WORK INSTRUCTIONS: Return every line in the data below that contains the string "photo". Letter case counts.

DATASET RECORDS:
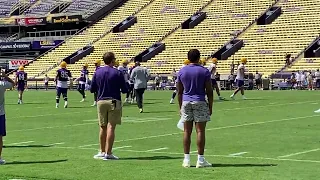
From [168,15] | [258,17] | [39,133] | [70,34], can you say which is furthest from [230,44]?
[39,133]

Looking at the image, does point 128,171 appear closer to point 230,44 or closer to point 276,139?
point 276,139

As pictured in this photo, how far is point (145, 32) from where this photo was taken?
6838 cm

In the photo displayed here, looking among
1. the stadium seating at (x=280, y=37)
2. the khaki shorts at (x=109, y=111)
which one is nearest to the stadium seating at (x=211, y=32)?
the stadium seating at (x=280, y=37)

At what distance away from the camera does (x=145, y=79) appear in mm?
27578

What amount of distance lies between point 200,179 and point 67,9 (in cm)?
7098

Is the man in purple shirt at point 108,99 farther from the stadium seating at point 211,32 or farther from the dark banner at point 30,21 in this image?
the dark banner at point 30,21

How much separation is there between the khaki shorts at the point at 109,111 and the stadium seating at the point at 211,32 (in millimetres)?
45940

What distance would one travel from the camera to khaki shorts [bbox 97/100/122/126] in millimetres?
13586

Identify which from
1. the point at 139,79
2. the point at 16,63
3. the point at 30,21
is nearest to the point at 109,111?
the point at 139,79

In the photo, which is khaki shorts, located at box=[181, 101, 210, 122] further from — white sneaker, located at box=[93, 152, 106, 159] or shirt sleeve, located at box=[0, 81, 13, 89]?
shirt sleeve, located at box=[0, 81, 13, 89]

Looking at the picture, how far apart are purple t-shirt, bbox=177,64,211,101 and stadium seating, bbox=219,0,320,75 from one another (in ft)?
140

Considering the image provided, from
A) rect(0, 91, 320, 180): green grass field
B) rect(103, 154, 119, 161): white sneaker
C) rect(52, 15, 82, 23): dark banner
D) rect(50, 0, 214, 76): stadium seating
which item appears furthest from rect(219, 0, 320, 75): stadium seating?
rect(103, 154, 119, 161): white sneaker

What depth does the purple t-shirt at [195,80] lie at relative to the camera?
477 inches

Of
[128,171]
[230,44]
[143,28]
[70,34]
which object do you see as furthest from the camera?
[70,34]
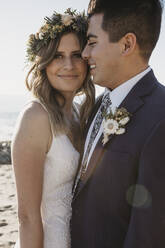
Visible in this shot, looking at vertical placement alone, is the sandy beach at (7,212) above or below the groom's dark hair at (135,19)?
below

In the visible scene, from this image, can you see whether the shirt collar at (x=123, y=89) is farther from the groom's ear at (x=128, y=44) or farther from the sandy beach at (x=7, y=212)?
the sandy beach at (x=7, y=212)

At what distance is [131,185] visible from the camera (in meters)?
2.20

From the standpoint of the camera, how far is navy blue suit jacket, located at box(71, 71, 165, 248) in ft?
6.66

RIGHT ANSWER:
As pictured in this photo, how far is point (145, 32) from where this photo was taken?
In the photo displayed here, looking among
In the photo, which is khaki shorts, located at box=[181, 101, 210, 122] further from — white sneaker, located at box=[93, 152, 106, 159] or shirt sleeve, located at box=[0, 81, 13, 89]?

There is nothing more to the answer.